__EXCERTO__
—————

2009/07/31

O GESTO DE PINHO


O gesto sai das entranhas da criatura humana…
Quero com isto dizer que ele, o gesto, não pode entrar no espaço dialogal próprio do discurso político. É que o jogo político é um discurso do faz-de-conta e, como tal, pertence ao parecer-ser, ao passo que a linguagem gestual, essa, revela o homem, põe em evidência o seu cortejo de crenças e de emoções, enfim, ostenta tudo aquilo que não pode vir à superfície, sob pena de ser severamente censurado pelas sociedades da razão.
Na verdade, ao contrário do signo linguístico, que passa pelo viés da interpretação e, como tal, é tributário de uma subjectividade mais ou menos latente (mas sempre passível de ser rebatida à luz de uma teoria argumentativa), o mimo, esse, signo semiótico por excelência, substitui-se por inteiro à linguagem verbal, inscreve o homem nas suas origens genuínas, autênticas, primárias (e primeiras). Em suma, o mimo promove o reencontro onírico com a besta, com a criatura instintiva, e, nessa qualidade, o homem faz eclipsar o elemento político, faz desaparecer a sua idade de razão, renegando por completo a sua dimensão histórica ou social.

—————

__EXERCÍCIOS__
**A)** Copie fielmente um trecho do excerto. Comece nas palavras "O GESTO DE PINHO" e pare depois das palavras "sociedades da razão.".
**B)** Segundo o excerto, a que pertence o jogo político, por ser um discurso do faz-de-conta?
**C)** Que qualificativos atribui o excerto às origens em que o mimo inscreve o homem? Enumere-os todos.

—————

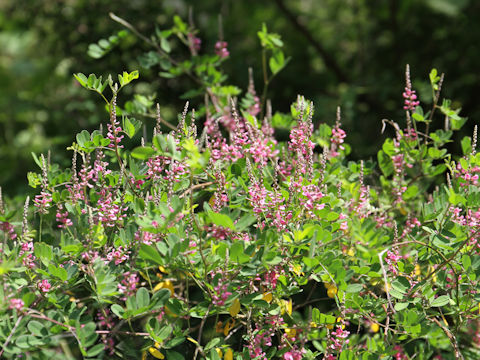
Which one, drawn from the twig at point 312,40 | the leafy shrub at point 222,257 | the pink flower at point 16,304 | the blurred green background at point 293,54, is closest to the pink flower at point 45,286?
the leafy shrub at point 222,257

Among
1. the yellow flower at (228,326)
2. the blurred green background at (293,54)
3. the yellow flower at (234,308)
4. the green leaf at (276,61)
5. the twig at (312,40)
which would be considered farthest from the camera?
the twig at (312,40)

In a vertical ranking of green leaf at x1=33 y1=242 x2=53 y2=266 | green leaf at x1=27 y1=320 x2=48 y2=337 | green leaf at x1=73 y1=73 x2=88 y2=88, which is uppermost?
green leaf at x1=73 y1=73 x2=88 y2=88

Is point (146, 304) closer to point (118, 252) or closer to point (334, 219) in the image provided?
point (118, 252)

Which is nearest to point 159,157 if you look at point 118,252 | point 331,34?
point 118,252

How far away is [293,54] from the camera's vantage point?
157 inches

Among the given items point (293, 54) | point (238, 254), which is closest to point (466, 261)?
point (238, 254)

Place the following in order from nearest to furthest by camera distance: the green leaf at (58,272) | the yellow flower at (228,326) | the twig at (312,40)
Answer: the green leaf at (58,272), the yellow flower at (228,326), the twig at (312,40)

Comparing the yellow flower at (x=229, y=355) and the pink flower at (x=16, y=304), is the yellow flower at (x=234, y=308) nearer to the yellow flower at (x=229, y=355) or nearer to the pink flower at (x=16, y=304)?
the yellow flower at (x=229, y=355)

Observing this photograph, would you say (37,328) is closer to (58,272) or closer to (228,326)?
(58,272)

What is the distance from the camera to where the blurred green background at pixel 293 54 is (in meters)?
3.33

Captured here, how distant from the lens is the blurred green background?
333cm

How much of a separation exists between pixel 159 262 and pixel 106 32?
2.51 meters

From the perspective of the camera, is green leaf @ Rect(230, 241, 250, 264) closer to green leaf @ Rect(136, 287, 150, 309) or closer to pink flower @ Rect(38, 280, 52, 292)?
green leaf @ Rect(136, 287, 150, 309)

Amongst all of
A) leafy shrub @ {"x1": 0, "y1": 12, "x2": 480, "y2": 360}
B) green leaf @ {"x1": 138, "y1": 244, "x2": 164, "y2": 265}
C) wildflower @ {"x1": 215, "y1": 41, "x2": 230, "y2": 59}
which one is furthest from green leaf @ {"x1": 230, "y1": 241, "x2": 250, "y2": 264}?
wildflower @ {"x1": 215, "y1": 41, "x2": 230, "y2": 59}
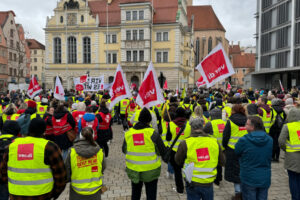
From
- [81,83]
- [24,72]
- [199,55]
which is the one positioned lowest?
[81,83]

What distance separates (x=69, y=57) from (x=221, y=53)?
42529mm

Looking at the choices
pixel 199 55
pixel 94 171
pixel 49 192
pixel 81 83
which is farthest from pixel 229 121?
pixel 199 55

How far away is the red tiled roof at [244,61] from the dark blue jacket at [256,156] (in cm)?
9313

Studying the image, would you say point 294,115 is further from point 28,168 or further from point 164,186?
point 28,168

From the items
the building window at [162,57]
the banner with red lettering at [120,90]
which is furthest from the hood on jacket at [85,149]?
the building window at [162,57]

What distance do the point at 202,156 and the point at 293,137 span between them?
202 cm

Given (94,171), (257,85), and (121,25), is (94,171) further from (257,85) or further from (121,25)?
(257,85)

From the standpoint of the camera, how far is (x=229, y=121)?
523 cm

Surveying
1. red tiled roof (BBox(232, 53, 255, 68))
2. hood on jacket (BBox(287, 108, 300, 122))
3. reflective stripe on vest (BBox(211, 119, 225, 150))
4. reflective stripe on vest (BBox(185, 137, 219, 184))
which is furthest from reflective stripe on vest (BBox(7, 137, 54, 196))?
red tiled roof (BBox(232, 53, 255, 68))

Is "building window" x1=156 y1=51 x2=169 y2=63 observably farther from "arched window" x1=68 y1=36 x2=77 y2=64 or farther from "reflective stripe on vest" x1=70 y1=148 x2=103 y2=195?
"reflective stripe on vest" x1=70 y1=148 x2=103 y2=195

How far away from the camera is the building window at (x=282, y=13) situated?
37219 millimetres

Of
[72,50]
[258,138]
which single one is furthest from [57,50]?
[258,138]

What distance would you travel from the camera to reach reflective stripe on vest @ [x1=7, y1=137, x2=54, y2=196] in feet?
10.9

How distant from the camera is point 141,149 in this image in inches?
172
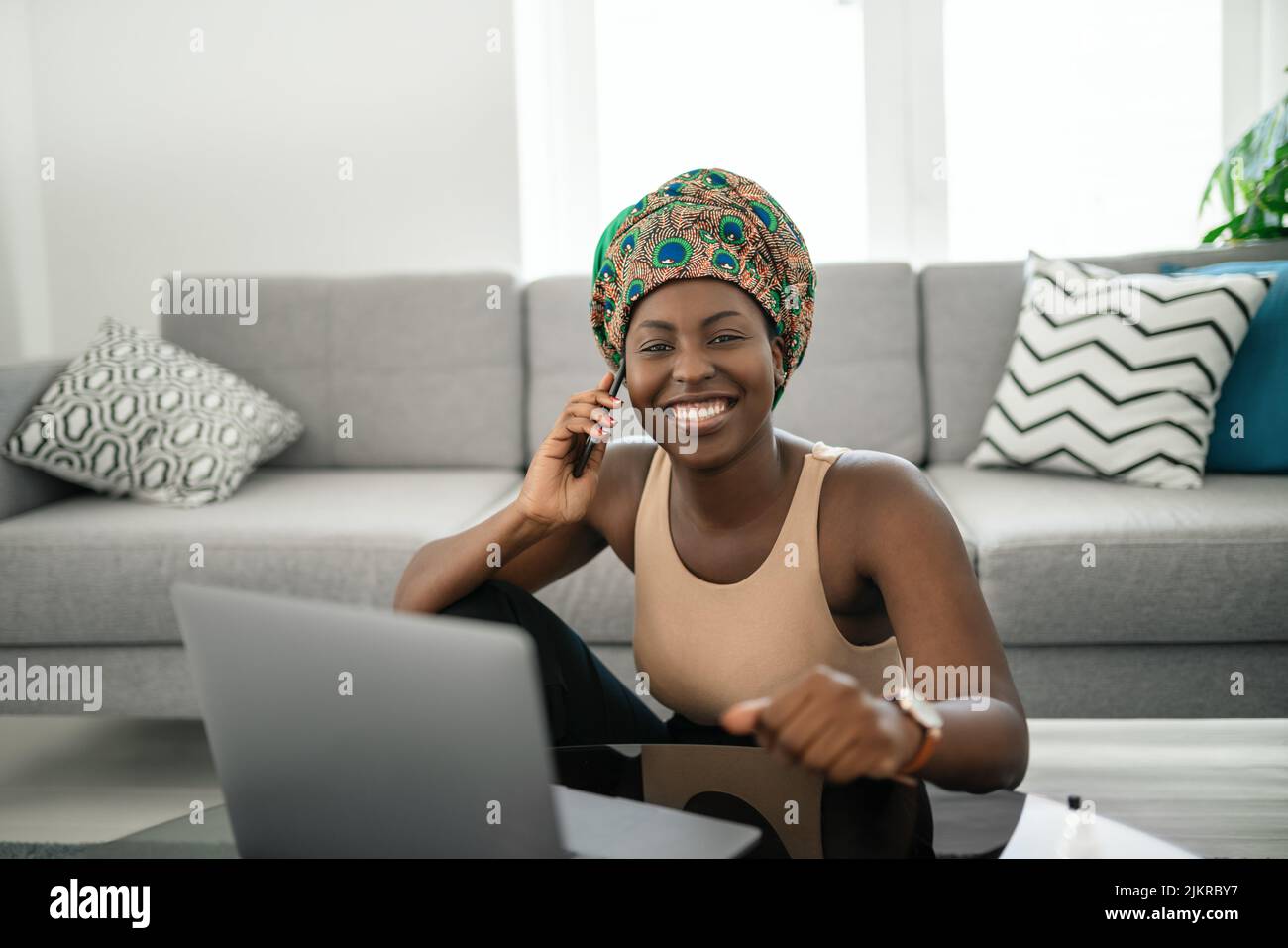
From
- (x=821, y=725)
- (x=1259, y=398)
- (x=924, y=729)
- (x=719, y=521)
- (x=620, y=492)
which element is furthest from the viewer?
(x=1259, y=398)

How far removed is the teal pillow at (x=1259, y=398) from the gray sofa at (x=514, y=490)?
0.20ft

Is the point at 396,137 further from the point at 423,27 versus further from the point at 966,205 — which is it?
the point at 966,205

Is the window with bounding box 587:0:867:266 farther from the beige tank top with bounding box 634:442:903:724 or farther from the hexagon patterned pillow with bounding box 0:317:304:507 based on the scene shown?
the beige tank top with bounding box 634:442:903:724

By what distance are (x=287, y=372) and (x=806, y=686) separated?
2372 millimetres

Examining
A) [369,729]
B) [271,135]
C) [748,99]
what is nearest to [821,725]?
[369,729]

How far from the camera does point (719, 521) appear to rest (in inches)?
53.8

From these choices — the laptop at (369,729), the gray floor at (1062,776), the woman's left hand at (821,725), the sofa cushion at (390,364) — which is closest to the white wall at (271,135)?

—————

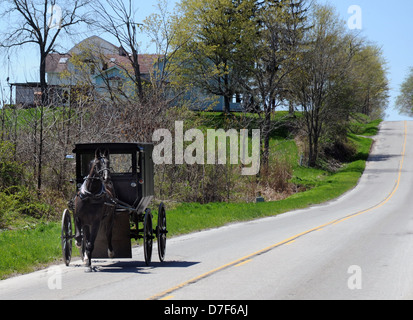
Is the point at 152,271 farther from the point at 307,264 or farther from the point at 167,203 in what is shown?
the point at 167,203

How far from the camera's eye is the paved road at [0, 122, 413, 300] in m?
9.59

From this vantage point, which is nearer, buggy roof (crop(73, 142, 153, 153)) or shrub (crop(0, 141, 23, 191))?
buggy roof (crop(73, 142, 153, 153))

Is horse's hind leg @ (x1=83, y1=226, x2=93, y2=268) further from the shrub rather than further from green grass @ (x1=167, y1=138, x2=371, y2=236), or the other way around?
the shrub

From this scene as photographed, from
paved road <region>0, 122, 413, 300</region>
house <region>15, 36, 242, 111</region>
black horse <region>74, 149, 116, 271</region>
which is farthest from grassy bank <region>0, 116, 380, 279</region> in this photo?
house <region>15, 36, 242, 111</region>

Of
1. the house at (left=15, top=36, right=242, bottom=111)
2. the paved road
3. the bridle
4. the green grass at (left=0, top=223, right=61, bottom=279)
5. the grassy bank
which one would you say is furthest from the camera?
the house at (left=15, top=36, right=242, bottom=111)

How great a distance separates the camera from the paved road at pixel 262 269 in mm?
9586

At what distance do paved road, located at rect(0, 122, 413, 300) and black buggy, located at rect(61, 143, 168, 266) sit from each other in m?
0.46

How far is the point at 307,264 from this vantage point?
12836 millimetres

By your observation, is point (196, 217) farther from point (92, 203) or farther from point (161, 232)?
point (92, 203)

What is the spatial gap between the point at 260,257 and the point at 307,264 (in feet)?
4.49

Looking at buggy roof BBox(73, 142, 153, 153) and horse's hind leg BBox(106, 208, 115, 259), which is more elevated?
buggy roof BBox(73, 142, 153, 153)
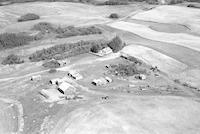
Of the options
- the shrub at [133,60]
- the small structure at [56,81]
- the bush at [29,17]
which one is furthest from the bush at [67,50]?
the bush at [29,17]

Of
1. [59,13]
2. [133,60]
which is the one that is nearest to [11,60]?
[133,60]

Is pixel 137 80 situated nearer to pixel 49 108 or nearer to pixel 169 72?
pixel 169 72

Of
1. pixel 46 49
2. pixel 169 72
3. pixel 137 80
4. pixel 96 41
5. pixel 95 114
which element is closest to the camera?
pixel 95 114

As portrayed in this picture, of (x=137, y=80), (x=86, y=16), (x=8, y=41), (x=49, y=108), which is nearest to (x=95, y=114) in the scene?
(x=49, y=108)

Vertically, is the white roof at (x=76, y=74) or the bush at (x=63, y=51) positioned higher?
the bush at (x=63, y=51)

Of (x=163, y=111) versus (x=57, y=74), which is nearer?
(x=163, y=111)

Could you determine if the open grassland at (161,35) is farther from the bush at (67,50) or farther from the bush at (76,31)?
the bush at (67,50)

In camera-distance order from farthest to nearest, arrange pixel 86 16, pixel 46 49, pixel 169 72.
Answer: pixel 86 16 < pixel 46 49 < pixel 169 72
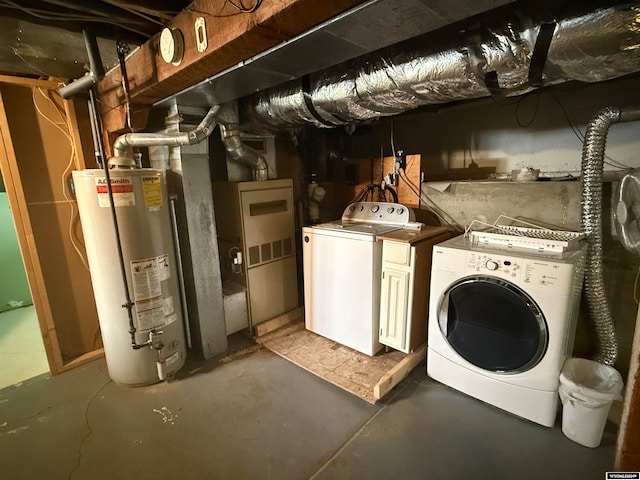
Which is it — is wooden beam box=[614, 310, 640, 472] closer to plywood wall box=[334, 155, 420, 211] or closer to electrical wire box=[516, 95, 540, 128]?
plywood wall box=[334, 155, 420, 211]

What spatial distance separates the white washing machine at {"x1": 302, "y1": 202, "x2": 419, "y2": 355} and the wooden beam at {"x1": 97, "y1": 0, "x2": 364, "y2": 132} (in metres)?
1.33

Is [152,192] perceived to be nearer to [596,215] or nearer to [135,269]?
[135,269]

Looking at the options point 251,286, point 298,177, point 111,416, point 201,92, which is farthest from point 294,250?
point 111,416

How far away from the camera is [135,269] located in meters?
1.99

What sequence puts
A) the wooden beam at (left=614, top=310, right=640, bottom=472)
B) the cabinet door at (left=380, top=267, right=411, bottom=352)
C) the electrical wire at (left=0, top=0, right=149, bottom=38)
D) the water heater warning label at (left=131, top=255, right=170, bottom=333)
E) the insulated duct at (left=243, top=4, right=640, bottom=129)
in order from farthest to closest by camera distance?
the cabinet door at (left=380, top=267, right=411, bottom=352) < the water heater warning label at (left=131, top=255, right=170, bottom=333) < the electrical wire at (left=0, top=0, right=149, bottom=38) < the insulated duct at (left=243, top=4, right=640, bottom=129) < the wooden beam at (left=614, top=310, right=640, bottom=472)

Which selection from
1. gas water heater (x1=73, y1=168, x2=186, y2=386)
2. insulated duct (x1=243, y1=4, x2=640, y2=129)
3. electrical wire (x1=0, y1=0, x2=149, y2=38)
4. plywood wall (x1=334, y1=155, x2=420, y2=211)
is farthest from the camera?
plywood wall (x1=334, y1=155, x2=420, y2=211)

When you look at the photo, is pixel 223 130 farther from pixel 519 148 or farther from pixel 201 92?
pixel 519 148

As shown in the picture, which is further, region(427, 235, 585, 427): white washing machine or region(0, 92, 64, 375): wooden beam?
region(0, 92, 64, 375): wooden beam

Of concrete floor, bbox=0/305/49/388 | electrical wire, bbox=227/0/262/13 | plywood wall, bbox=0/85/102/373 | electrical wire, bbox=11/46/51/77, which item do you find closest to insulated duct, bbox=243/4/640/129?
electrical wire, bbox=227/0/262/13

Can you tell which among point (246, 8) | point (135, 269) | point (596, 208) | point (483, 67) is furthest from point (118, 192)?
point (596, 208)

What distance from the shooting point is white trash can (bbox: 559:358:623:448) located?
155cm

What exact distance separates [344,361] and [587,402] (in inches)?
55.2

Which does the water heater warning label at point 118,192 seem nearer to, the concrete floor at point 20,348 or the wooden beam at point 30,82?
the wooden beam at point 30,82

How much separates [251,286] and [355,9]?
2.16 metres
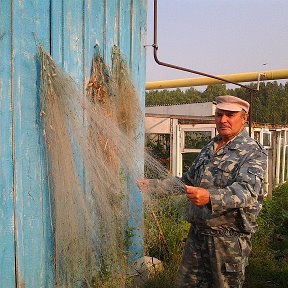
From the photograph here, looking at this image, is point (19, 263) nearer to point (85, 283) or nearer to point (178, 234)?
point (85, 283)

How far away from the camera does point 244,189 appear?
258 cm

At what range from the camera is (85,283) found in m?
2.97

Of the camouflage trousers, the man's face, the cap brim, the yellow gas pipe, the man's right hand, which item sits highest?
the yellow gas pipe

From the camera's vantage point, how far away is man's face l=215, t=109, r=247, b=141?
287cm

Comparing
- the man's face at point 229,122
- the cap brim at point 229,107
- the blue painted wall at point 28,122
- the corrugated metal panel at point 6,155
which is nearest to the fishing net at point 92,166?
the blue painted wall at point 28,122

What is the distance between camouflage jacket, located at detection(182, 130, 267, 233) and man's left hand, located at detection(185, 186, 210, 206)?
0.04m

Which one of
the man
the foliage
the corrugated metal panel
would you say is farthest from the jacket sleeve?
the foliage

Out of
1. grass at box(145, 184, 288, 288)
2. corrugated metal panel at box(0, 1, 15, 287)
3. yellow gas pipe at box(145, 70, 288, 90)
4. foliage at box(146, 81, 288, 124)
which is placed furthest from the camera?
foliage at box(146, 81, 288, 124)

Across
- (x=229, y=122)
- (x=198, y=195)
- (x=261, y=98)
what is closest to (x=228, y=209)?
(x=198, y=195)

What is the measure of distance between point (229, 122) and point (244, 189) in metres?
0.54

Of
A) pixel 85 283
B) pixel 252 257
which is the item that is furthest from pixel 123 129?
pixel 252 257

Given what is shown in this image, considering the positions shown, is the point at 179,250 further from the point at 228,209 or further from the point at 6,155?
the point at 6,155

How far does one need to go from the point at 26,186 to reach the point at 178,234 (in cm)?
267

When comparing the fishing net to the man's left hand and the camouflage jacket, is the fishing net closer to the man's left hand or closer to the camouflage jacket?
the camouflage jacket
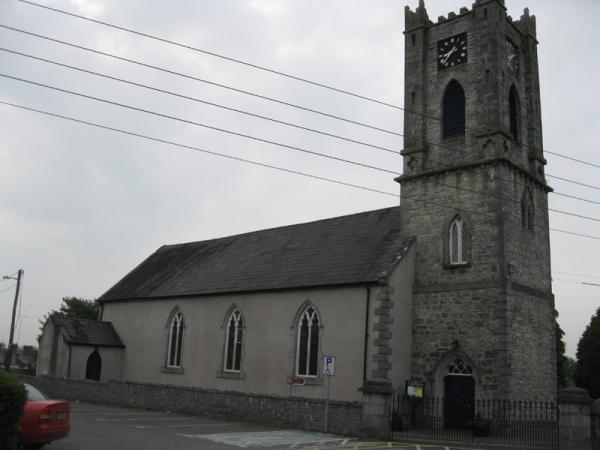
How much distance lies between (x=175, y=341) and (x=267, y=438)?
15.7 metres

—————

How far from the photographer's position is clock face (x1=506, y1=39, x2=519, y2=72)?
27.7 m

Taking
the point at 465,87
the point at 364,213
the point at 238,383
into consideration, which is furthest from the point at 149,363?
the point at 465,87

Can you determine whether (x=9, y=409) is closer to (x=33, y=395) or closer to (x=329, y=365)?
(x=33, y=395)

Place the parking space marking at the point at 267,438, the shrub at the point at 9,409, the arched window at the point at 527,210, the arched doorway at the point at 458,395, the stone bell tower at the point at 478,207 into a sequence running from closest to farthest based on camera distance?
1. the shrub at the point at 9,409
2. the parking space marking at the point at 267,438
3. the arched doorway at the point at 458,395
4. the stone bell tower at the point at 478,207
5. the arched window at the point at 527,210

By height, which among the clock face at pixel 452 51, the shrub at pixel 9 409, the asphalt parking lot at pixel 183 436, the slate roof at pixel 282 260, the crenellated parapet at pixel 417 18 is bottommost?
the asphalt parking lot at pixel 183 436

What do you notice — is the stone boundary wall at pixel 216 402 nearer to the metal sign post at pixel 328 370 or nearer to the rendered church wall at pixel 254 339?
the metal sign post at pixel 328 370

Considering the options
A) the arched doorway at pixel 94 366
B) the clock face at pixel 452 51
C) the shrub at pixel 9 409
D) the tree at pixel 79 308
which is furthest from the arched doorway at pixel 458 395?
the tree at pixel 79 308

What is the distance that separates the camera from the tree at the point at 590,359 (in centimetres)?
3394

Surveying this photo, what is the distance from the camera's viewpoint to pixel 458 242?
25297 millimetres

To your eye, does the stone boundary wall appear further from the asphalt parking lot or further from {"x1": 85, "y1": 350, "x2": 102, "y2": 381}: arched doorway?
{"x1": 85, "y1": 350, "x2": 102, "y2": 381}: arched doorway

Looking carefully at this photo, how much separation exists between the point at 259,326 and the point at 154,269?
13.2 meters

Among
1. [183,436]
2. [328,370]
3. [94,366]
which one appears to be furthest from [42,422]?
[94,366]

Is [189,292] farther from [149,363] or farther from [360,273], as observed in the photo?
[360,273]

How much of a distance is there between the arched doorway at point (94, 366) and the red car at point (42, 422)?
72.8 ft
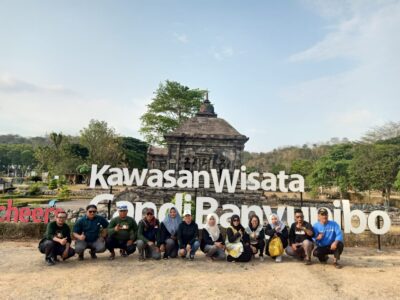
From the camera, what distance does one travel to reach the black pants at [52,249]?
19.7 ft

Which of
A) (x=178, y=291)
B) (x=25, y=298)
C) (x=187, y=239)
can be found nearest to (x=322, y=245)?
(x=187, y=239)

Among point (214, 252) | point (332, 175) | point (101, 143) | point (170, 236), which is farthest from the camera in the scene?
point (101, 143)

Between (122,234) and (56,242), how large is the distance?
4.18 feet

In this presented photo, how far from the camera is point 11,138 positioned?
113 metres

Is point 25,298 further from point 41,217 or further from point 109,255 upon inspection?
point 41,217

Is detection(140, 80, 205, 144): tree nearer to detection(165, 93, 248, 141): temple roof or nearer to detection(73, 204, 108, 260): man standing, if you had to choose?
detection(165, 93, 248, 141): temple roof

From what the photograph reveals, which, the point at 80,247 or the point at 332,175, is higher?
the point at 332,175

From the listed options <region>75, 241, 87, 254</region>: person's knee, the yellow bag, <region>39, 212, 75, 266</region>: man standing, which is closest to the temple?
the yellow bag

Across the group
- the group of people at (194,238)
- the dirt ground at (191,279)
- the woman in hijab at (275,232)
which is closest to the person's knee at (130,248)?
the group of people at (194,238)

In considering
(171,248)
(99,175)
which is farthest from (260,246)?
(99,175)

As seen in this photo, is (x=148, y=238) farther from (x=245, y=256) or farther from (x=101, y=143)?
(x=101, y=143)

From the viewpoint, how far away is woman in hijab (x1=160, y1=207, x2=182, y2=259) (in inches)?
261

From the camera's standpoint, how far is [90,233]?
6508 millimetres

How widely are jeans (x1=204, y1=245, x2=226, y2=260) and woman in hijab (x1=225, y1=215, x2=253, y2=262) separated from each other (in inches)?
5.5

—————

__RESULTADOS__
**A)**
O GESTO DE PINHO


O gesto sai das entranhas da criatura humana…
Quero com isto dizer que ele, o gesto, não pode entrar no espaço dialogal próprio do discurso político. É que o jogo político é um discurso do faz-de-conta e, como tal, pertence ao parecer-ser, ao passo que a linguagem gestual, essa, revela o homem, põe em evidência o seu cortejo de crenças e de emoções, enfim, ostenta tudo aquilo que não pode vir à superfície, sob pena de ser severamente censurado pelas sociedades da razão.

**B)** Ao parecer-ser.

**C)** genuínas, autênticas, primárias, primeiras